The story continues from AoC2017 Day 14.


To recap: The disk is a rectangular grid with \$r\$ rows and \$c\$ columns. Each square in the disk is either free (0) or used (1). So far, you have identified the current status of the disk (a 0-1 matrix), and the number of regions in it (a region is a group of used squares that are all adjacent, not including diagonals).

But we didn't actually defrag the disk yet! Since we identified the regions of used squares, let's assume the shape of each region should be kept intact. It makes it hard to compact the used space, but we can at least move each chunk to the left. Let's do it.

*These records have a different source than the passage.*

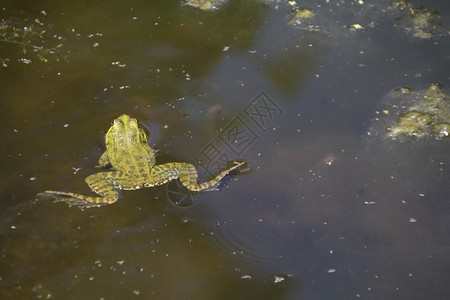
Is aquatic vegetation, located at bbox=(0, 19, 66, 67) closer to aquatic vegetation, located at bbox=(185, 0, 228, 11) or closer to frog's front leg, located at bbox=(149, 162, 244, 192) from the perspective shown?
aquatic vegetation, located at bbox=(185, 0, 228, 11)

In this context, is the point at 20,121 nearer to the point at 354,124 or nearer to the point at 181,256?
the point at 181,256

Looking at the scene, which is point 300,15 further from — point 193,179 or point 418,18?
point 193,179

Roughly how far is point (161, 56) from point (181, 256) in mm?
2762

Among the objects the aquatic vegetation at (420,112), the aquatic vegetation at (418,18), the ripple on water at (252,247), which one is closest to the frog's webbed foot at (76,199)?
the ripple on water at (252,247)

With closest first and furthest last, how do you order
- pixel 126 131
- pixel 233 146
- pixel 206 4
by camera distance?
pixel 126 131, pixel 233 146, pixel 206 4

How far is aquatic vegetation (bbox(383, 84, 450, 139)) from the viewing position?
5076 millimetres

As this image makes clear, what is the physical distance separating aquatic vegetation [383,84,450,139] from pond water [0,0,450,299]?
34 millimetres

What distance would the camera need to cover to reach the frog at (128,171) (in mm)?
4621

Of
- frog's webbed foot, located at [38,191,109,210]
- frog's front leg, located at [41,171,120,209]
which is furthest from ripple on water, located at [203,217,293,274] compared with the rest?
frog's webbed foot, located at [38,191,109,210]

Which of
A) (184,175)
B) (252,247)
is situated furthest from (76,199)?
(252,247)

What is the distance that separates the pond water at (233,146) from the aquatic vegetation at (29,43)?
2 centimetres

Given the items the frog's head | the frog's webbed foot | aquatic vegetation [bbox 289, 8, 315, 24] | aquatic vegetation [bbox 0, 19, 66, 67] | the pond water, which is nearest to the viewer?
the pond water

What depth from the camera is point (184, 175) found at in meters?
4.71

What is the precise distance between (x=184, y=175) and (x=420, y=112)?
2712 mm
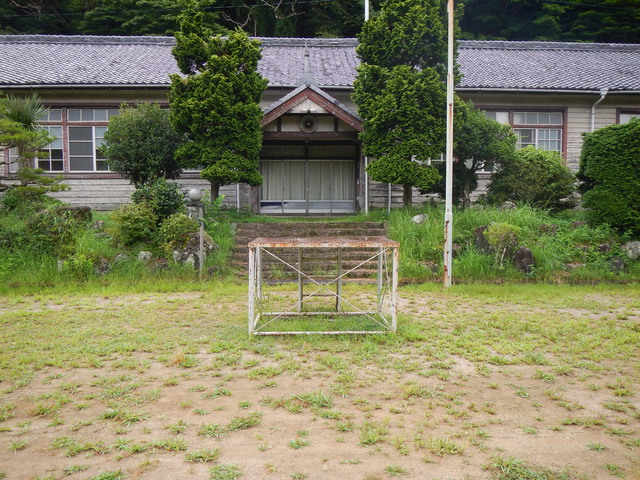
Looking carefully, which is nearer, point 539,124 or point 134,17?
point 539,124

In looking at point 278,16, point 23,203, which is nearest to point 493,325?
point 23,203

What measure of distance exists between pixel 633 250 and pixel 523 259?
96.9 inches

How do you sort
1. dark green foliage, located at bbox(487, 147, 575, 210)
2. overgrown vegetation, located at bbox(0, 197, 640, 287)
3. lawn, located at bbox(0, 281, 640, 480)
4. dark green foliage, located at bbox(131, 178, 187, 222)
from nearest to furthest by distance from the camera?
lawn, located at bbox(0, 281, 640, 480)
overgrown vegetation, located at bbox(0, 197, 640, 287)
dark green foliage, located at bbox(131, 178, 187, 222)
dark green foliage, located at bbox(487, 147, 575, 210)

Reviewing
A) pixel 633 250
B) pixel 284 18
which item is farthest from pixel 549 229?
pixel 284 18

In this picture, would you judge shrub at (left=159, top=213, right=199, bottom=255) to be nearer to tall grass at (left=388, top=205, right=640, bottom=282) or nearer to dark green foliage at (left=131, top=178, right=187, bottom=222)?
dark green foliage at (left=131, top=178, right=187, bottom=222)

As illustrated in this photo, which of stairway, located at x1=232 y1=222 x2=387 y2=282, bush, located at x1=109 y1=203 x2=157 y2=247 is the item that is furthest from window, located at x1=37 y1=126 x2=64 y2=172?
stairway, located at x1=232 y1=222 x2=387 y2=282

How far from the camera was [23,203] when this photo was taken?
1054 centimetres

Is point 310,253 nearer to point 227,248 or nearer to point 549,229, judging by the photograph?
point 227,248

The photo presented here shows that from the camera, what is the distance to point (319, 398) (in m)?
3.83

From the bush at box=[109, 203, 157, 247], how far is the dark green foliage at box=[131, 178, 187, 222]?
25 cm

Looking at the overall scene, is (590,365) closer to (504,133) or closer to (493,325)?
(493,325)

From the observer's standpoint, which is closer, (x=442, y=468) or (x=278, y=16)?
(x=442, y=468)

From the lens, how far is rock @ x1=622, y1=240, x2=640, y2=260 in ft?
32.3

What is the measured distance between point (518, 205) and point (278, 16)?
62.7 feet
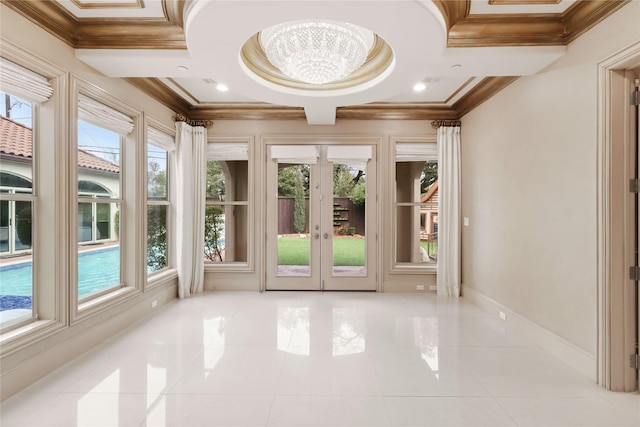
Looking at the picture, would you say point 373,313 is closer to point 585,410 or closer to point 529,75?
point 585,410

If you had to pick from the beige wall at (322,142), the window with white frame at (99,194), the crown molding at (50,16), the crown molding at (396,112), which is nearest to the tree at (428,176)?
the beige wall at (322,142)

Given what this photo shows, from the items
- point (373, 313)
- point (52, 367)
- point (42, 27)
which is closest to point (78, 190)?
point (42, 27)

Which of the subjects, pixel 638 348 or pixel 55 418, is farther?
pixel 638 348

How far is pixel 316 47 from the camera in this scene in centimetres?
258

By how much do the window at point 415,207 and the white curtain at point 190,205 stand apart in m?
3.16

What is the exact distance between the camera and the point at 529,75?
125 inches

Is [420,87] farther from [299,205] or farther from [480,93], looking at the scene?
[299,205]

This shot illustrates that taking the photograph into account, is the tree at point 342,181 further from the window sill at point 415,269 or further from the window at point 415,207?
the window sill at point 415,269

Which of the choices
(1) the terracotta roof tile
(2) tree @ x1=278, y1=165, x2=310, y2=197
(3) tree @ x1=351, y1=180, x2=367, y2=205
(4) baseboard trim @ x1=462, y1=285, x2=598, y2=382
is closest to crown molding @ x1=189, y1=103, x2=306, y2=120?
(2) tree @ x1=278, y1=165, x2=310, y2=197

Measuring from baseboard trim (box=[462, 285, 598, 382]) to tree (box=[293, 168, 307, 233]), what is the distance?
292 cm

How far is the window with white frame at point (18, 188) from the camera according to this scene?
2.35 m

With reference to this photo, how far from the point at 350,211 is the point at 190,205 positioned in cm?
254

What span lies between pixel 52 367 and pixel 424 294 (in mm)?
4577

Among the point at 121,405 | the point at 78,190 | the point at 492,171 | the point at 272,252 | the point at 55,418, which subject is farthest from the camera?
the point at 272,252
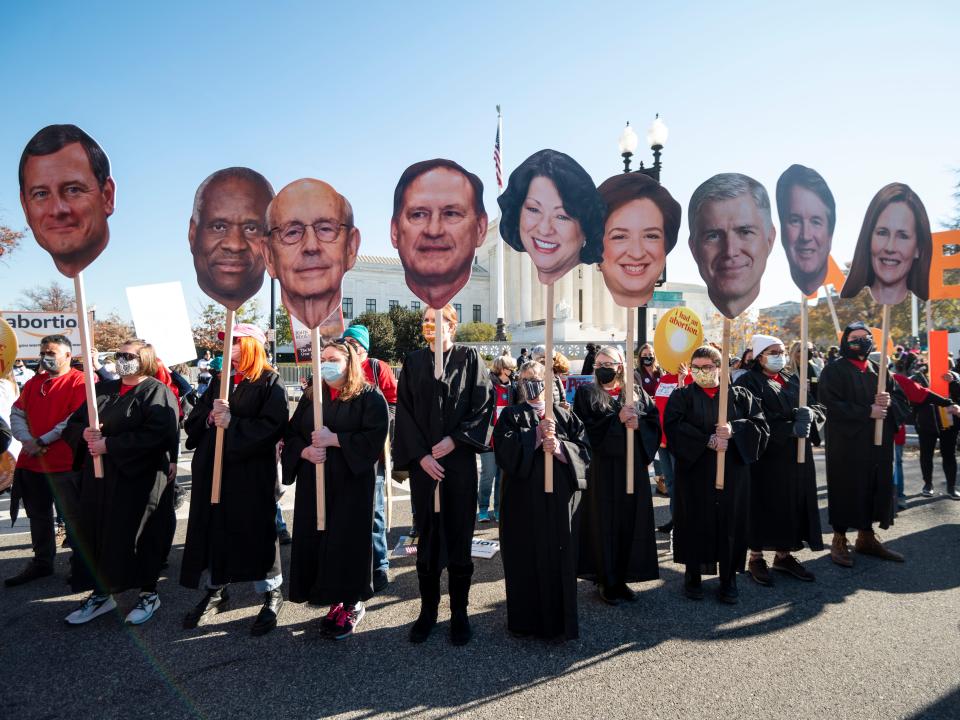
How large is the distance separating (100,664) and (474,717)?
7.82 ft

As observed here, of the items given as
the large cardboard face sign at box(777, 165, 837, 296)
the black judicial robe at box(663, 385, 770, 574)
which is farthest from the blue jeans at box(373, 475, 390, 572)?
the large cardboard face sign at box(777, 165, 837, 296)

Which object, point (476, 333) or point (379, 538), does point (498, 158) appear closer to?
point (476, 333)

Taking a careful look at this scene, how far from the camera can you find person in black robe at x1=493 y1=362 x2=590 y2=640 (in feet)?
11.9

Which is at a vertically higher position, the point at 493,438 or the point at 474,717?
the point at 493,438

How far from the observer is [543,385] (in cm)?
402

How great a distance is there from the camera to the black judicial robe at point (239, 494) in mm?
3955

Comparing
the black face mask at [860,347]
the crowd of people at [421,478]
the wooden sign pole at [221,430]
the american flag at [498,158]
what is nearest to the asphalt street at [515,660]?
the crowd of people at [421,478]

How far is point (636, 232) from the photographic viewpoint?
4.39m

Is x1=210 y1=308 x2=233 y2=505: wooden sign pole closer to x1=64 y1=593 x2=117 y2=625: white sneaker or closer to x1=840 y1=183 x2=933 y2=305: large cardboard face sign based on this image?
x1=64 y1=593 x2=117 y2=625: white sneaker

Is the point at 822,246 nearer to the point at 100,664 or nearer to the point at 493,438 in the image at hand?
the point at 493,438

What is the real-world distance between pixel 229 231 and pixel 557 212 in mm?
2465

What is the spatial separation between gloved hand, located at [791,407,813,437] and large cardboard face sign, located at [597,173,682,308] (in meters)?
1.77

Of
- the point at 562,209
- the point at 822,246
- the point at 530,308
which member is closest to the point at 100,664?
the point at 562,209

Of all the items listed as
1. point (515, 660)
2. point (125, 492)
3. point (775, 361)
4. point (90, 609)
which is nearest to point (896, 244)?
point (775, 361)
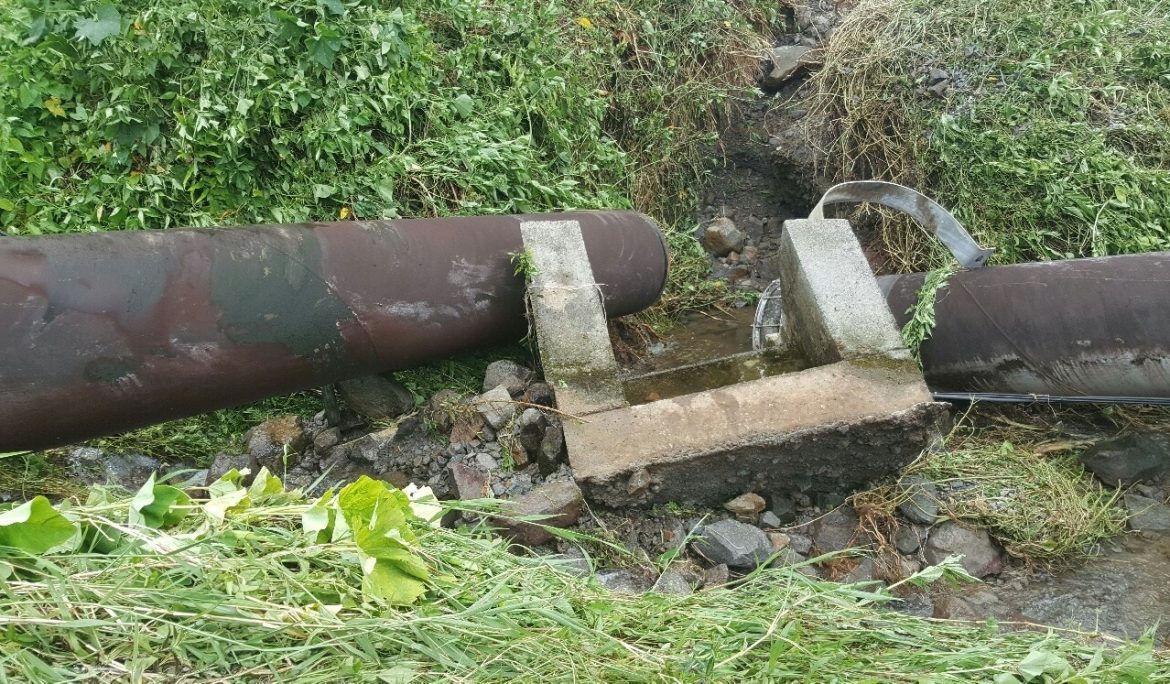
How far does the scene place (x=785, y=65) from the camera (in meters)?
6.38

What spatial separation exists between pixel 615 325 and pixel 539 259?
1233mm

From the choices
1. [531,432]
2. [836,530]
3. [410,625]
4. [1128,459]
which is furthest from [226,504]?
[1128,459]

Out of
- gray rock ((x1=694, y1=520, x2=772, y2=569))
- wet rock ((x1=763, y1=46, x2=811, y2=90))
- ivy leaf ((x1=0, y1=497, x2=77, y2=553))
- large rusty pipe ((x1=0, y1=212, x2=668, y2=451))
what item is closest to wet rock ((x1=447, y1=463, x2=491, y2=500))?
large rusty pipe ((x1=0, y1=212, x2=668, y2=451))

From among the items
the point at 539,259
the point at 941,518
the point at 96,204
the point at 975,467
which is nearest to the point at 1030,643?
the point at 941,518

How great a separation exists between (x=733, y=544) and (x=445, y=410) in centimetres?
128

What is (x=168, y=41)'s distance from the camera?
4.04 meters

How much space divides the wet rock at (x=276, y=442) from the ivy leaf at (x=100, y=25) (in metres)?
2.14

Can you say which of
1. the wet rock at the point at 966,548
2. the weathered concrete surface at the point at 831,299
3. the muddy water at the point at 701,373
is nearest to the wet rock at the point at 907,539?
the wet rock at the point at 966,548

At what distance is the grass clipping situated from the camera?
1.34 meters

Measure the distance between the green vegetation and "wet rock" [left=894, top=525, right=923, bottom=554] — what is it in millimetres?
2263

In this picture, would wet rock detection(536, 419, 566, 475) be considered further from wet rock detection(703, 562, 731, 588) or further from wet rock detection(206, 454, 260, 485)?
wet rock detection(206, 454, 260, 485)

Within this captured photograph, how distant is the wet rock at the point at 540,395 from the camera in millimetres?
3234

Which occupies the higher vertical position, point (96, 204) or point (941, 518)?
point (96, 204)

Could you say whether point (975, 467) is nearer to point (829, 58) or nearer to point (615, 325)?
point (615, 325)
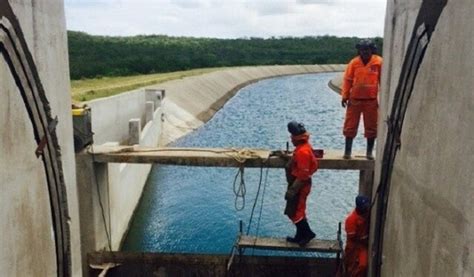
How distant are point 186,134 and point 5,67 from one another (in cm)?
2449

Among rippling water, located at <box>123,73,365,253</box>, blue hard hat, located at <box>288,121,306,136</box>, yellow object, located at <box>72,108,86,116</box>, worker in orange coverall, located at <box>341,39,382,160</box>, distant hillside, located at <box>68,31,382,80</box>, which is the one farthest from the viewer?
distant hillside, located at <box>68,31,382,80</box>

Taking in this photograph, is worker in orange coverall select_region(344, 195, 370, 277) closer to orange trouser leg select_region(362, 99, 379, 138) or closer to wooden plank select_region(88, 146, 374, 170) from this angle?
wooden plank select_region(88, 146, 374, 170)

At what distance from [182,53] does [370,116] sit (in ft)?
202

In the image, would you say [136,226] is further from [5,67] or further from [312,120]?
[312,120]

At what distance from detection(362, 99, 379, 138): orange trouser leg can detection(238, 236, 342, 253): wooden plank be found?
6.12 ft

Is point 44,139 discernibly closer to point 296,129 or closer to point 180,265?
point 296,129

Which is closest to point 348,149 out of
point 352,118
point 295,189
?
point 352,118

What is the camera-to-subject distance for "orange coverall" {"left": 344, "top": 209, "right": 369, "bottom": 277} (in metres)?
7.59

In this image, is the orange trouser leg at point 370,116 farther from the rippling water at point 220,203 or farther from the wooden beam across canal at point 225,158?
the rippling water at point 220,203

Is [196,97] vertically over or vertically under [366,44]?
under

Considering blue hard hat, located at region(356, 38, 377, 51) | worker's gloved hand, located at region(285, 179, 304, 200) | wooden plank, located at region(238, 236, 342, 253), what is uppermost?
blue hard hat, located at region(356, 38, 377, 51)

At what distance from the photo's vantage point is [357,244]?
25.4 ft

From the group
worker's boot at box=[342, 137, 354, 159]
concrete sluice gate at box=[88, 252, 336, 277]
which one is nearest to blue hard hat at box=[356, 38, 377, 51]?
worker's boot at box=[342, 137, 354, 159]

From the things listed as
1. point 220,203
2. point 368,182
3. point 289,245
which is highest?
point 368,182
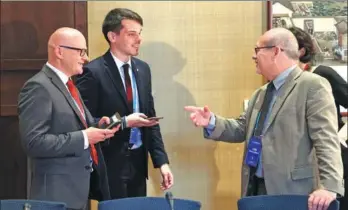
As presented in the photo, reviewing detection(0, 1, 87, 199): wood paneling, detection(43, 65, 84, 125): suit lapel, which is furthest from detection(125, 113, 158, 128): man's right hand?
detection(0, 1, 87, 199): wood paneling

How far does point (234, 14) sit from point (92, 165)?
1.79 m

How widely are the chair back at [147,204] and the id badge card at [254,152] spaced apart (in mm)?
684

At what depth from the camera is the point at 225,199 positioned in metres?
4.32

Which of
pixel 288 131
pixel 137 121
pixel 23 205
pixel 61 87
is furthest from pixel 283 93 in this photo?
pixel 23 205

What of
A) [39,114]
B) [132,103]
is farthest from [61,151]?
[132,103]

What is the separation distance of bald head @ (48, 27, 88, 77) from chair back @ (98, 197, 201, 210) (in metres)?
0.86

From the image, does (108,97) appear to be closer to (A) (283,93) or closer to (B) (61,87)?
(B) (61,87)

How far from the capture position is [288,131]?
2.98m

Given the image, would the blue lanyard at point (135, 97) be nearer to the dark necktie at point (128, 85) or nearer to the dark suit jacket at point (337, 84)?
the dark necktie at point (128, 85)

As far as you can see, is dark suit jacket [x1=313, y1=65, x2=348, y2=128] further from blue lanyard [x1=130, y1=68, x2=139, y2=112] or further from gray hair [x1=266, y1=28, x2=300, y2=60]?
blue lanyard [x1=130, y1=68, x2=139, y2=112]

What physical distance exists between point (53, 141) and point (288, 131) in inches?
45.8

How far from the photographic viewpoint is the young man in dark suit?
3.45 metres

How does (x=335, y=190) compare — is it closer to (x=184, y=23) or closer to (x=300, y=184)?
(x=300, y=184)

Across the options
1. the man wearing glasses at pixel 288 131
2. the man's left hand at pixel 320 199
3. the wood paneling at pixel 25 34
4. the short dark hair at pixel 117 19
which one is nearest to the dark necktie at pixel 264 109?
the man wearing glasses at pixel 288 131
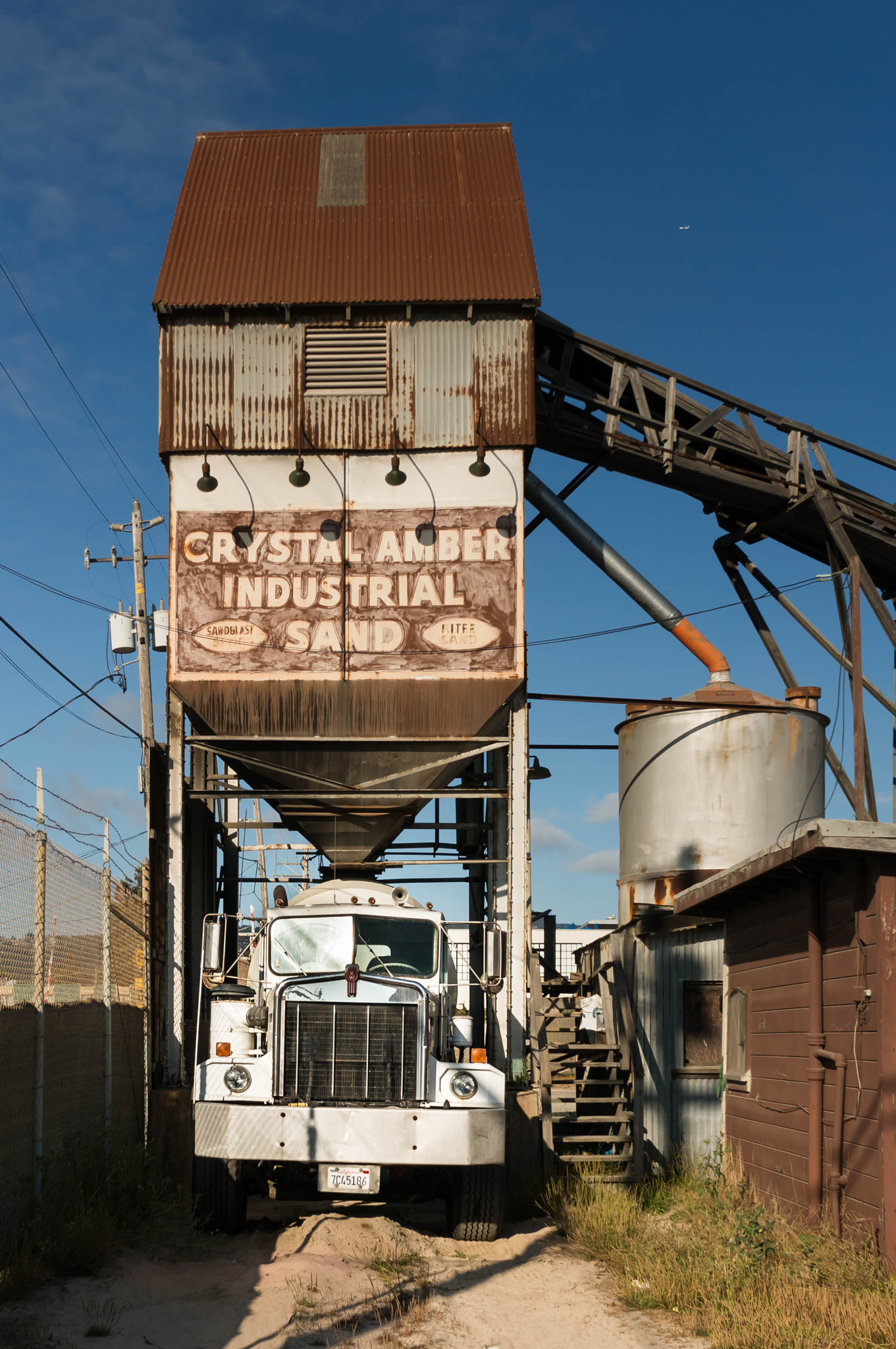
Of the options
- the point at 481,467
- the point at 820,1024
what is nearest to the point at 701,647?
the point at 481,467

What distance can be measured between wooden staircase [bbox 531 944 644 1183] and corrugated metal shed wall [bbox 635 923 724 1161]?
401 millimetres

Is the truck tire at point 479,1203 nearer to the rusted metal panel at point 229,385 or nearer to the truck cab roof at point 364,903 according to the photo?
the truck cab roof at point 364,903

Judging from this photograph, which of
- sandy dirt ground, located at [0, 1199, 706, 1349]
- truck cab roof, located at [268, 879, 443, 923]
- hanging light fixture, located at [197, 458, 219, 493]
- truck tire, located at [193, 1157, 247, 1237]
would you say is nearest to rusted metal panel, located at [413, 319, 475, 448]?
hanging light fixture, located at [197, 458, 219, 493]

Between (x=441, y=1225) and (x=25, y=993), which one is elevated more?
(x=25, y=993)

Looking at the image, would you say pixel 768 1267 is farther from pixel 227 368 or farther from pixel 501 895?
pixel 227 368

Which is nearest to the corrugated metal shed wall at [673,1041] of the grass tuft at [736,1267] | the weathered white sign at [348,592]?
the grass tuft at [736,1267]

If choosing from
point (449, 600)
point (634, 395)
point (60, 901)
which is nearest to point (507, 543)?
point (449, 600)

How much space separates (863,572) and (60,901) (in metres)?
12.9

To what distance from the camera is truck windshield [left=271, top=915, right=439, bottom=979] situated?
12.5 m

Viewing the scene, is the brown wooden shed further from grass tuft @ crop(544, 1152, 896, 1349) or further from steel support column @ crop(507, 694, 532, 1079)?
steel support column @ crop(507, 694, 532, 1079)

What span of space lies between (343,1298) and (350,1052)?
2.25 metres

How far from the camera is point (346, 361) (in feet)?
56.7

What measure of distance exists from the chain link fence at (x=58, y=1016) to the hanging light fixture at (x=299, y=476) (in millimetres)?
5662

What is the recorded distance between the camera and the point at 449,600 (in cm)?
1684
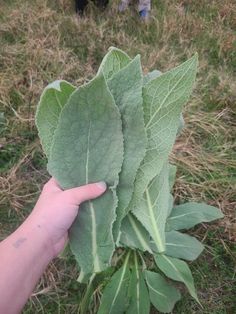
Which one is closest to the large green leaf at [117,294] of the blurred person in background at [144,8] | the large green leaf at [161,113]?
the large green leaf at [161,113]

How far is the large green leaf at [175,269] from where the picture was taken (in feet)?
4.77

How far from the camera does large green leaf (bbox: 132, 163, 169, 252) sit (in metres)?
1.03

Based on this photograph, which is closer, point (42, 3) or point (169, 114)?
point (169, 114)

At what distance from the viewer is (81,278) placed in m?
1.20

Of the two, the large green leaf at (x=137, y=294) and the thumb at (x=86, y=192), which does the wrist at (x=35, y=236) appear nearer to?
the thumb at (x=86, y=192)

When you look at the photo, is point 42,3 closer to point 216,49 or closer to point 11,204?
point 216,49

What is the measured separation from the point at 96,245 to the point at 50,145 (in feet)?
0.83

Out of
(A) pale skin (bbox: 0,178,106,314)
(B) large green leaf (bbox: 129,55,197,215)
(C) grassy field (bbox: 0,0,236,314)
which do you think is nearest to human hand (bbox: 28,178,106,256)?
(A) pale skin (bbox: 0,178,106,314)

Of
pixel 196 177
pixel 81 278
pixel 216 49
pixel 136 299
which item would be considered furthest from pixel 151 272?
pixel 216 49

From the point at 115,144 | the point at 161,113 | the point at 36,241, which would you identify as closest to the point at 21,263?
the point at 36,241

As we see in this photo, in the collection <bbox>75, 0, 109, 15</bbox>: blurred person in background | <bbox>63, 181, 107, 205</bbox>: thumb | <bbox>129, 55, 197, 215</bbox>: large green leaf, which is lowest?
<bbox>75, 0, 109, 15</bbox>: blurred person in background

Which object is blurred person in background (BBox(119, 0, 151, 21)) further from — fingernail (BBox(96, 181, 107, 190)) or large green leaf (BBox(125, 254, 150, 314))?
fingernail (BBox(96, 181, 107, 190))

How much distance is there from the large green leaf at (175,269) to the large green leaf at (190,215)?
0.12m

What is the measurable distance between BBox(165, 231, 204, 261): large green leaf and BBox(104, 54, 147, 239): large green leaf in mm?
650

More formally, the algorithm would look like this:

  • Identify the regions of used cells in the disk.
  • Loop until there is nothing to move:
    • Select a region that can be moved 1 unit to the left without overlapping with another region.
    • Move it 1 unit to the left. (The regions do not fuse into one even if they become adjacent after such a move.)

Input: A rectangular array of zeroes and ones.

Output: A rectangular array of same size, which represents the result of the simple defrag operation.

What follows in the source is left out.